_ASSIGNMENT_
Transcribe only what runs from the line containing "stackable\/bendable vintage style" through the final line below, exactly, and leave every picture out.

_INPUT DATA_

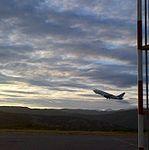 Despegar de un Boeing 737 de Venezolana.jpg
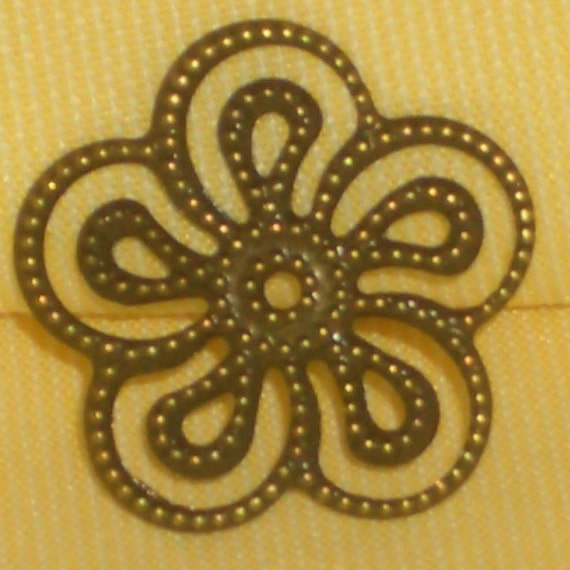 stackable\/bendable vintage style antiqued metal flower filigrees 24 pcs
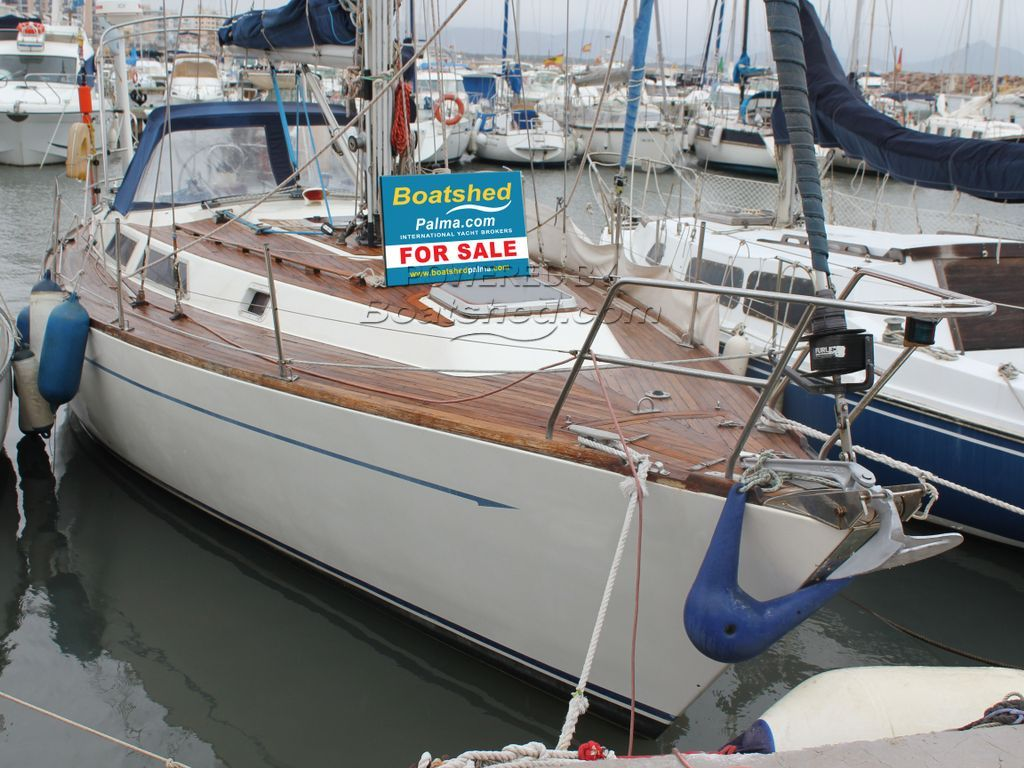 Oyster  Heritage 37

_RESPONSE_
 stackable\/bendable vintage style antiqued metal flower filigrees 24 pcs
 Oyster  Heritage 37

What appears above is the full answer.